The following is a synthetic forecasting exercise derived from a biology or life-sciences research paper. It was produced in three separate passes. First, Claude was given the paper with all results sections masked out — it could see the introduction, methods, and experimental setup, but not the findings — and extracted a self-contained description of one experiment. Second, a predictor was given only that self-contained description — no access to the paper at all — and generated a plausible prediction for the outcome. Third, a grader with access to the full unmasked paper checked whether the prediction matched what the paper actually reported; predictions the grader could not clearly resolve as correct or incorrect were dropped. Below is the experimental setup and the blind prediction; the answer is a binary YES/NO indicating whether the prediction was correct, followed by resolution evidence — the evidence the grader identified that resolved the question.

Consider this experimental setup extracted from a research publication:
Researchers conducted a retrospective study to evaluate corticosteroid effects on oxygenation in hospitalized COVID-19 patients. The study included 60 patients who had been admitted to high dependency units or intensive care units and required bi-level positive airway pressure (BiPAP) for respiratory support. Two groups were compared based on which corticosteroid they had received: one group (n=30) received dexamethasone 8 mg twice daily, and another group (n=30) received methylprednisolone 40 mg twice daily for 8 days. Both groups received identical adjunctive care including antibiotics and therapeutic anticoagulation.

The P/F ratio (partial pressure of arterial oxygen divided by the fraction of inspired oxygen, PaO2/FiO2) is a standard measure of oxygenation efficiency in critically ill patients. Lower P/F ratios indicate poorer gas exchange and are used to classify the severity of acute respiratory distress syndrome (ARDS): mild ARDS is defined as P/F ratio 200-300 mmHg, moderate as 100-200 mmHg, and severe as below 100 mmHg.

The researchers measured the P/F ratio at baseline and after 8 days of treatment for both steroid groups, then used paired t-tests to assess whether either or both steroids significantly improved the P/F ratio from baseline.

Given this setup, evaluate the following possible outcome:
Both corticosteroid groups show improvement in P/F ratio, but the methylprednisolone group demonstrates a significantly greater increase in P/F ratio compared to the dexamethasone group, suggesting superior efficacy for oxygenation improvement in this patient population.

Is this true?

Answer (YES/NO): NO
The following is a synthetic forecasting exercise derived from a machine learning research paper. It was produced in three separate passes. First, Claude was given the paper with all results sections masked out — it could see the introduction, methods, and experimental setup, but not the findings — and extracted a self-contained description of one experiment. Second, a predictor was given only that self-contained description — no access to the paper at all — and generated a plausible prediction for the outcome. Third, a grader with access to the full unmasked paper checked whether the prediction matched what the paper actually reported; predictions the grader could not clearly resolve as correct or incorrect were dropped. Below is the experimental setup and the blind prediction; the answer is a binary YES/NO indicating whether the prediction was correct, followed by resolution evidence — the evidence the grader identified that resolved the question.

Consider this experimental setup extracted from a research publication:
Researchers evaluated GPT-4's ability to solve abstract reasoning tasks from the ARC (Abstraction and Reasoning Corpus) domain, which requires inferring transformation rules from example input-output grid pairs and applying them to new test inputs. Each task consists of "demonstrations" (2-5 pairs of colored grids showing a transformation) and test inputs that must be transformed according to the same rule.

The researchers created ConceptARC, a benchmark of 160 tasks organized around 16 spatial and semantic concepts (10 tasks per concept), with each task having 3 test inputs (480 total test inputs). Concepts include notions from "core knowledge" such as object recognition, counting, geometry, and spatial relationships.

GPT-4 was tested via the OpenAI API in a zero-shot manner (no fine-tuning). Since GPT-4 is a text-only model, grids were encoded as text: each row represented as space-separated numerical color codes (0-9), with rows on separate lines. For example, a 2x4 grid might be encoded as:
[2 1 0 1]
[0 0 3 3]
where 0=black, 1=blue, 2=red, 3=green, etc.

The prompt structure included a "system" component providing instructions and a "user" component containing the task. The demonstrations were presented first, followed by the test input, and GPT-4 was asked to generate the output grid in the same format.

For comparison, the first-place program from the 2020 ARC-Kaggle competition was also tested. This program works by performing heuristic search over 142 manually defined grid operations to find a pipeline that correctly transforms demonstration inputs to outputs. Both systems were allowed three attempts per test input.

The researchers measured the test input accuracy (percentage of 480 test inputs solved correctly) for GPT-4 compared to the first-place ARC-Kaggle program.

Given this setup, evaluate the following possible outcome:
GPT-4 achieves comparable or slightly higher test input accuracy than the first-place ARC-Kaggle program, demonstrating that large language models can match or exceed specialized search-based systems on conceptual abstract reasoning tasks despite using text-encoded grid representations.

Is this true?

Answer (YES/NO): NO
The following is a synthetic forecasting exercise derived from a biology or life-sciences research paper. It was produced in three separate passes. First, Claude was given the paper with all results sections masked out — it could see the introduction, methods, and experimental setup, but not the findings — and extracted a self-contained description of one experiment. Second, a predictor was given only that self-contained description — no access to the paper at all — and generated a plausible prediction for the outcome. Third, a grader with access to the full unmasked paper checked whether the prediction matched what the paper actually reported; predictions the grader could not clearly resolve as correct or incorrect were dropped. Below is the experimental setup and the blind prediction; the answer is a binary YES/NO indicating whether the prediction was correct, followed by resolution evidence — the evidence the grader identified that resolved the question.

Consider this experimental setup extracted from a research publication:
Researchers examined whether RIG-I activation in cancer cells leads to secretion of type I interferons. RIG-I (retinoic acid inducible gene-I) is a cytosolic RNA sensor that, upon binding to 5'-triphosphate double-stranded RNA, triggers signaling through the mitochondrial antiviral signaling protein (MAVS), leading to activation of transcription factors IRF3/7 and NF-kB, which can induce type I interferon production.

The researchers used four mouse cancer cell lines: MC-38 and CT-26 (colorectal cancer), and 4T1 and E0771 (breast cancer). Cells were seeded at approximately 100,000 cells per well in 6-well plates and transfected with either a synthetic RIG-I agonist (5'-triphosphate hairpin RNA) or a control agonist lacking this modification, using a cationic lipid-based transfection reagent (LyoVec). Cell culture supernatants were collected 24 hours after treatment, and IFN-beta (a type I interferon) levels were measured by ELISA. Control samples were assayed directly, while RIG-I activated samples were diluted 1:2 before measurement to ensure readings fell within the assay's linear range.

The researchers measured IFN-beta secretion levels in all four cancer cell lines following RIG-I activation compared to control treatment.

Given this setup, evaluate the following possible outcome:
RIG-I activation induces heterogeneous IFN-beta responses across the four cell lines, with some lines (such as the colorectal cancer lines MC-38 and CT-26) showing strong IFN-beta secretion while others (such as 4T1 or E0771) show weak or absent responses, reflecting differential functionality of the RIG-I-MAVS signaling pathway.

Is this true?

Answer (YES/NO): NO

--------------------

Tell how many lines in the material contain the string "correctly". Nothing but the number is needed.

### Result of the exercise
2